2- Malda Tutumlu Olmak: Bize kalan malları har vurup harman savurarak bitirmemek; giydiğimiz, kullandığımız eşyaları temiz olarak ve iyi korumakla olur. Yediği yemeğin yarısını tabakta bırakan, elbiselerini kirleten, ayakkabılarını boyamayan, okul sıralarını çizen, yazı yazan, tebeşirleri boşa harcayan, muslukları, elektrikleri açık bırakanlar tutumlu değildirler.
İnsanlar malda tutumlu olmaya küçük yaşta alıştırılmalıdırlar. Bu bir eğitim işidir. Aile ve okul, çocuğa bu eğitimi kazandırmalıdır. Aksi halde yarın büyüdükleri zaman hiç bir şeyin kıymetini bilmez; mal ve eşya sahibi olmazlar.
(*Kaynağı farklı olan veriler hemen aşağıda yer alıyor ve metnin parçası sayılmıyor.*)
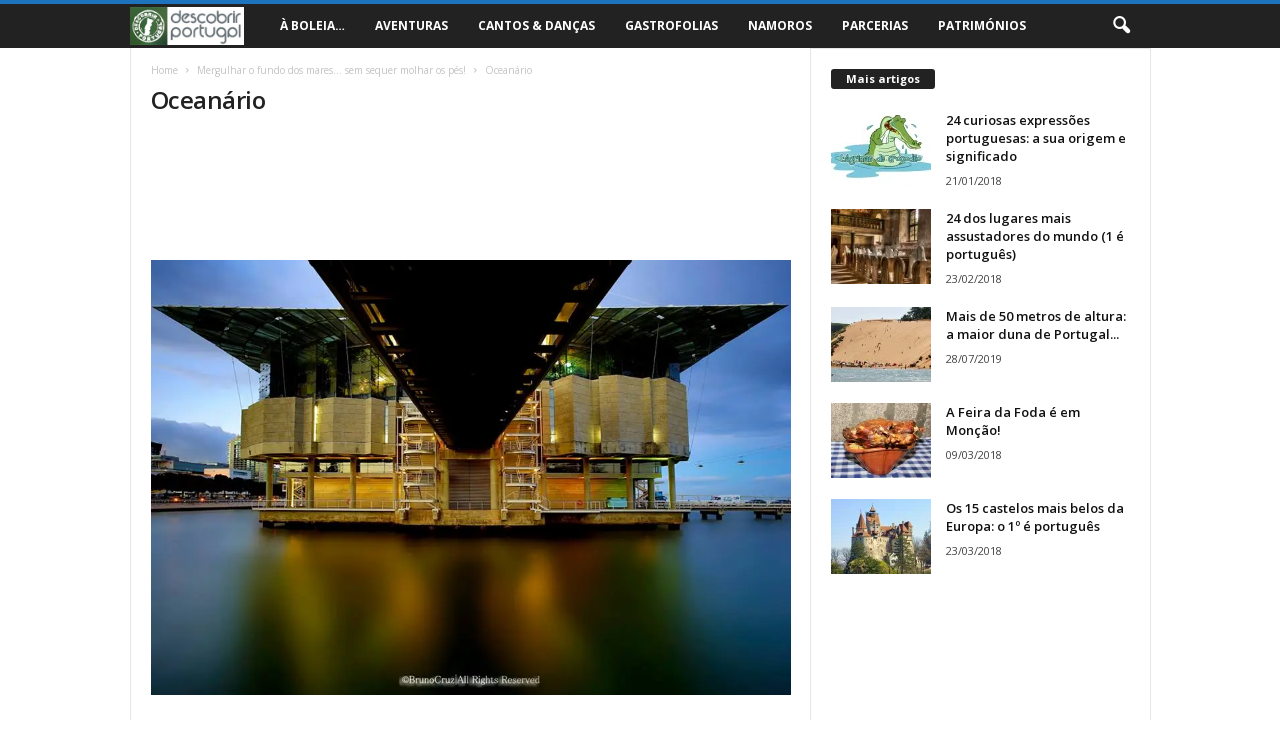

--- FILE ---
content_type: text/html; charset=UTF-8
request_url: https://descobrirportugal.pt/wp-admin/admin-ajax.php?td_theme_name=Newsmag&v=4.4
body_size: -167
content:
{"4872":37}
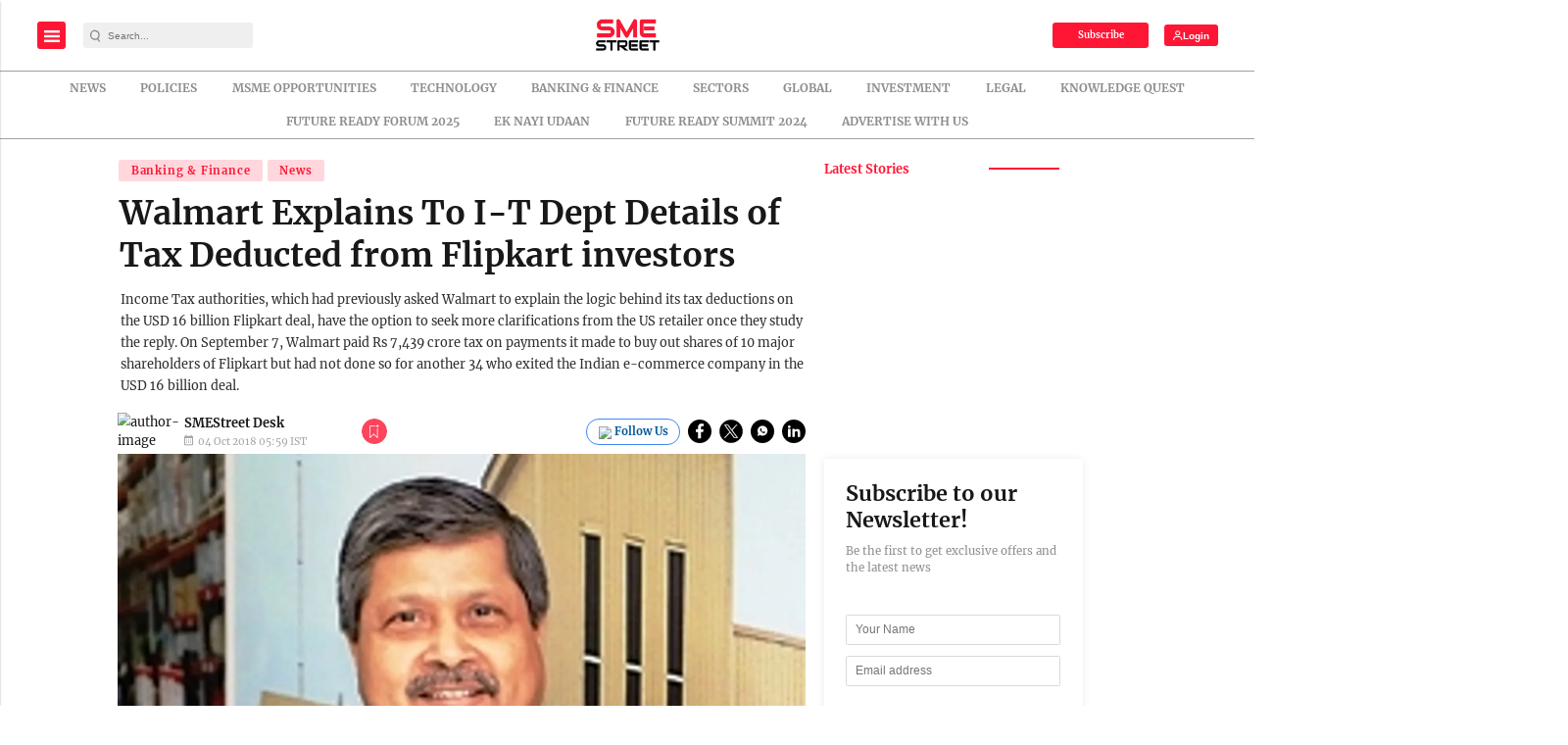

--- FILE ---
content_type: text/html; charset=utf-8
request_url: https://www.google.com/recaptcha/api2/aframe
body_size: -85
content:
<!DOCTYPE HTML><html><head><meta http-equiv="content-type" content="text/html; charset=UTF-8"></head><body><script nonce="2vvSPE0JejhW9Hm2Sl59zA">/** Anti-fraud and anti-abuse applications only. See google.com/recaptcha */ try{var clients={'sodar':'https://pagead2.googlesyndication.com/pagead/sodar?'};window.addEventListener("message",function(a){try{if(a.source===window.parent){var b=JSON.parse(a.data);var c=clients[b['id']];if(c){var d=document.createElement('img');d.src=c+b['params']+'&rc='+(localStorage.getItem("rc::a")?sessionStorage.getItem("rc::b"):"");window.document.body.appendChild(d);sessionStorage.setItem("rc::e",parseInt(sessionStorage.getItem("rc::e")||0)+1);localStorage.setItem("rc::h",'1768896250740');}}}catch(b){}});window.parent.postMessage("_grecaptcha_ready", "*");}catch(b){}</script></body></html>

--- FILE ---
content_type: application/javascript; charset=utf-8
request_url: https://fundingchoicesmessages.google.com/f/AGSKWxVsqBBdnihUYjT8IAfiyzaJy3-n54LS-qgpl8JAUk-MuopGMGEK8d7Xe0sA9pQMhAGUWNdiAH6heKIPivDLi5INPxa65XHUSLzh_6voP6JZlJpi1OCFBfrO8laO_jCaa6-DUGufyszqxYIXvc-GZFB7bqcPAfVzr94Hw3rT8HM5xSzc-zGhdSvB4Wio/_-ad-refresh./adsrot./ad.serve./btn_ad_/adtag?
body_size: -1290
content:
window['96fd4ade-a1b0-4616-96ce-00aa5e656e60'] = true;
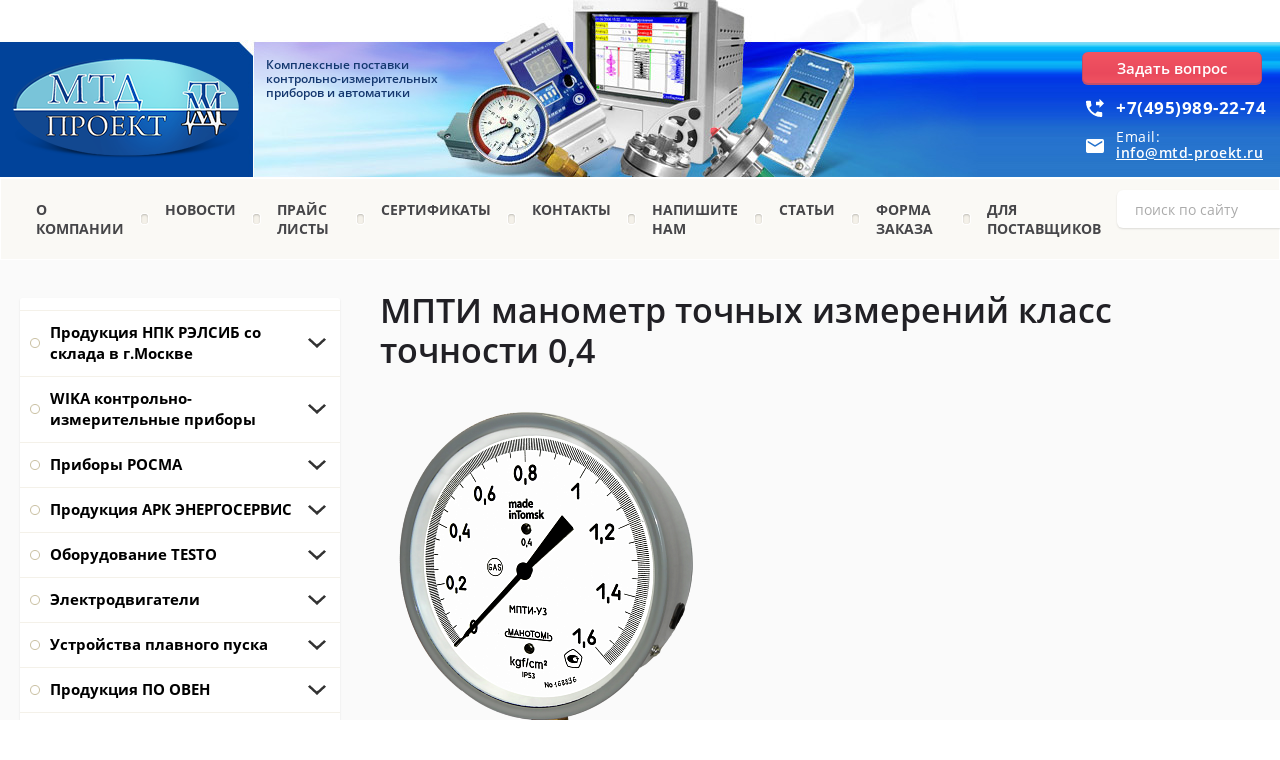

--- FILE ---
content_type: text/javascript
request_url: https://counter.megagroup.ru/51f19a8a1ccca4e74fffb7535f852e5c.js?r=&s=1280*720*24&u=https%3A%2F%2Fmtd-proekt.ru%2Fmpti-manometr-tochnyh-izmerenij-klass-tochnosti-0-4&t=%D0%9C%D0%9F%D0%A2%D0%98%20%D0%BC%D0%B0%D0%BD%D0%BE%D0%BC%D0%B5%D1%82%D1%80%20%D1%82%D0%BE%D1%87%D0%BD%D1%8B%D1%85%20%D0%B8%D0%B7%D0%BC%D0%B5%D1%80%D0%B5%D0%BD%D0%B8%D0%B9%20%D0%BA%D0%BB%D0%B0%D1%81%D1%81%20%D1%82%D0%BE%D1%87%D0%BD%D0%BE%D1%81%D1%82%D0%B8%200%2C4&fv=0,0&en=1&rld=0&fr=0&callback=_sntnl1768414759066&1768414759066
body_size: 85
content:
//:1
_sntnl1768414759066({date:"Wed, 14 Jan 2026 18:19:19 GMT", res:"1"})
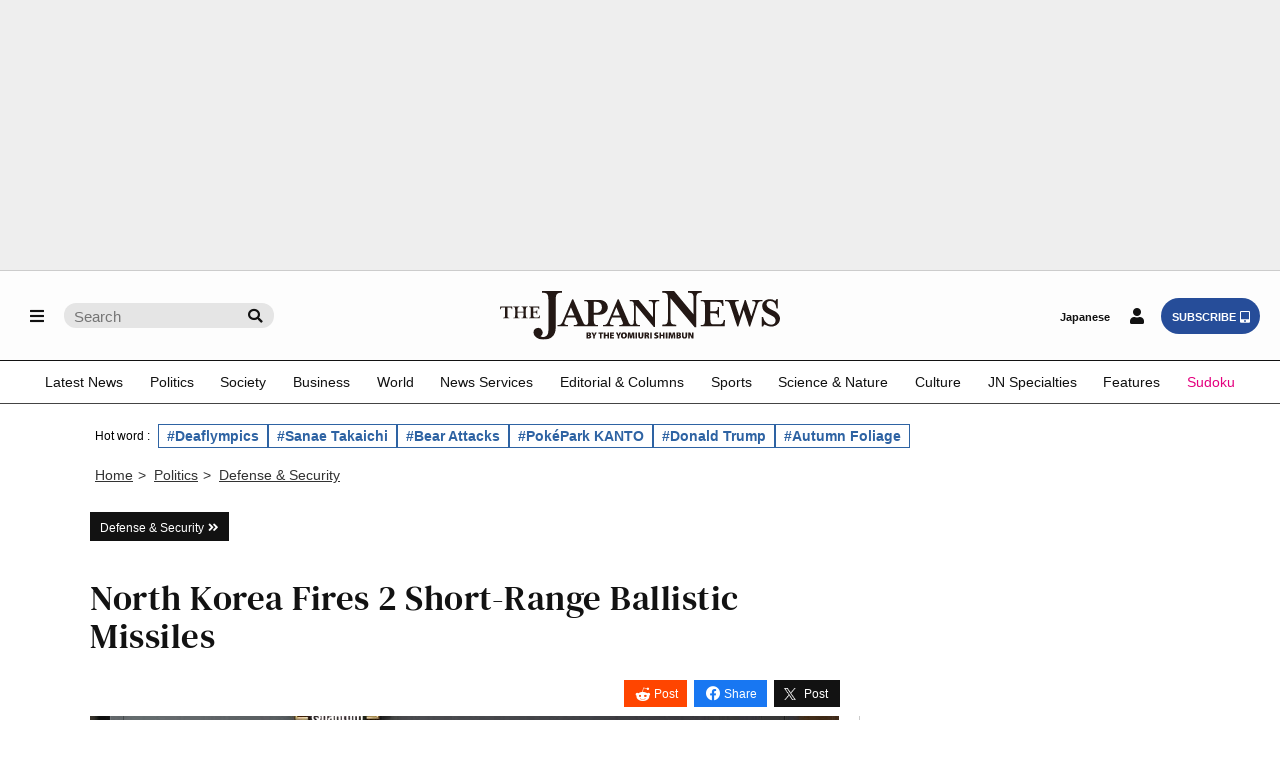

--- FILE ---
content_type: text/html; charset=utf-8
request_url: https://www.google.com/recaptcha/api2/aframe
body_size: 266
content:
<!DOCTYPE HTML><html><head><meta http-equiv="content-type" content="text/html; charset=UTF-8"></head><body><script nonce="v7tyC5IaJINwenRmRT9r1w">/** Anti-fraud and anti-abuse applications only. See google.com/recaptcha */ try{var clients={'sodar':'https://pagead2.googlesyndication.com/pagead/sodar?'};window.addEventListener("message",function(a){try{if(a.source===window.parent){var b=JSON.parse(a.data);var c=clients[b['id']];if(c){var d=document.createElement('img');d.src=c+b['params']+'&rc='+(localStorage.getItem("rc::a")?sessionStorage.getItem("rc::b"):"");window.document.body.appendChild(d);sessionStorage.setItem("rc::e",parseInt(sessionStorage.getItem("rc::e")||0)+1);localStorage.setItem("rc::h",'1763667378588');}}}catch(b){}});window.parent.postMessage("_grecaptcha_ready", "*");}catch(b){}</script></body></html>

--- FILE ---
content_type: application/javascript; charset=utf-8
request_url: https://fundingchoicesmessages.google.com/f/AGSKWxW1FsyWmkDadA7ktxYa8kHTWjfmnnOhSRc5aBOHspOu04v6vJydWPb5UGu_-cabw8iOMDunamxjr8FVpzmF-bqjlQRkEGkaTp7FVcgXsdxKNtJ3zvS2ZXxLiBMn0zfJ8gSDGySOWH4Sq0JsQvClLtCo0_7Gjqk_X5K6ry8UONOugVzAdi0THOJ3unGb/_/bbad5./radioadembedgenre./layerads./oas_ad./xbanner.js
body_size: -1294
content:
window['891ff4f4-44fe-430a-a49a-19c570c6eed2'] = true;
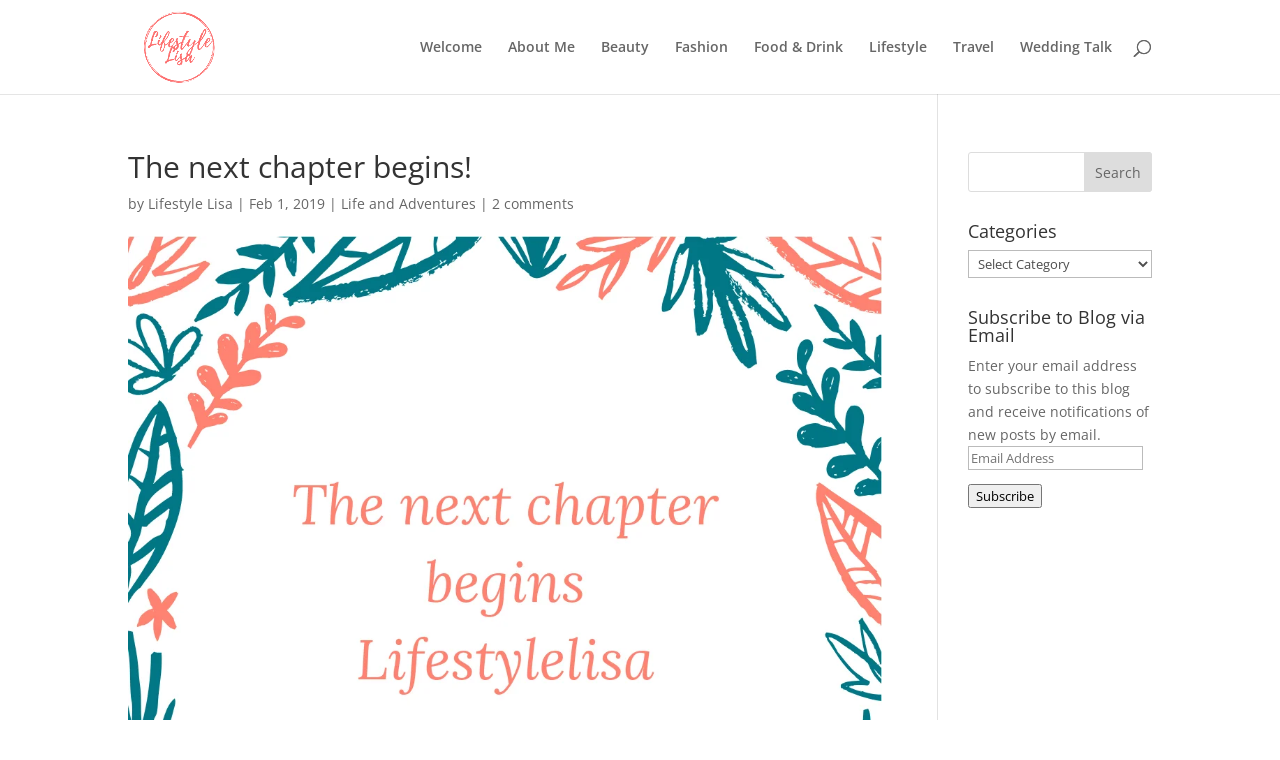

--- FILE ---
content_type: text/html; charset=utf-8
request_url: https://www.google.com/recaptcha/api2/aframe
body_size: 269
content:
<!DOCTYPE HTML><html><head><meta http-equiv="content-type" content="text/html; charset=UTF-8"></head><body><script nonce="5gP_XViFB1y0Krmj5EfKYg">/** Anti-fraud and anti-abuse applications only. See google.com/recaptcha */ try{var clients={'sodar':'https://pagead2.googlesyndication.com/pagead/sodar?'};window.addEventListener("message",function(a){try{if(a.source===window.parent){var b=JSON.parse(a.data);var c=clients[b['id']];if(c){var d=document.createElement('img');d.src=c+b['params']+'&rc='+(localStorage.getItem("rc::a")?sessionStorage.getItem("rc::b"):"");window.document.body.appendChild(d);sessionStorage.setItem("rc::e",parseInt(sessionStorage.getItem("rc::e")||0)+1);localStorage.setItem("rc::h",'1769764032837');}}}catch(b){}});window.parent.postMessage("_grecaptcha_ready", "*");}catch(b){}</script></body></html>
3- Zamanda Tutumlu Olmak: Zamanı iyi değerlendirmek, tembellik etmemekle olur. Zamanı iyi değerlendirip boşa zaman harcamayan insanlar, rahat ve huzurlu bir hayat yaşarlar. Atalarımız “Vakit nakittir” “Zaman parayı, para da malı kazanır” demişler.
4- Sağlıkta Tutumlu Olmak: Sağlığımızı tehdit eden şeylerden uzak durmak, vücudu yıpratmamak, hastalıklardan korumakla olur. Sağlığı yerinde olmayan bir insanın parasının, malının hiç bir kıymeti yoktur. Kanuni Sultan Süleyman, “Halk içinde muteber bir nesne yok devlet gibi. Olmaya devlet cihanda bir nefes sıhhat gibi” diyerek sağlığın önemini çok anlamlı bir şekilde dile getirmiştir.
Parada, malda zamanda ve sağlıkta tutumlu olmaya çalışmalıyız. Böylece hem kendimize, hem ailemize, hem de milletimize yararlı birer insan oluruz. Bu, hem kendimize hem de yurdumuza karşı bir görevimizdir.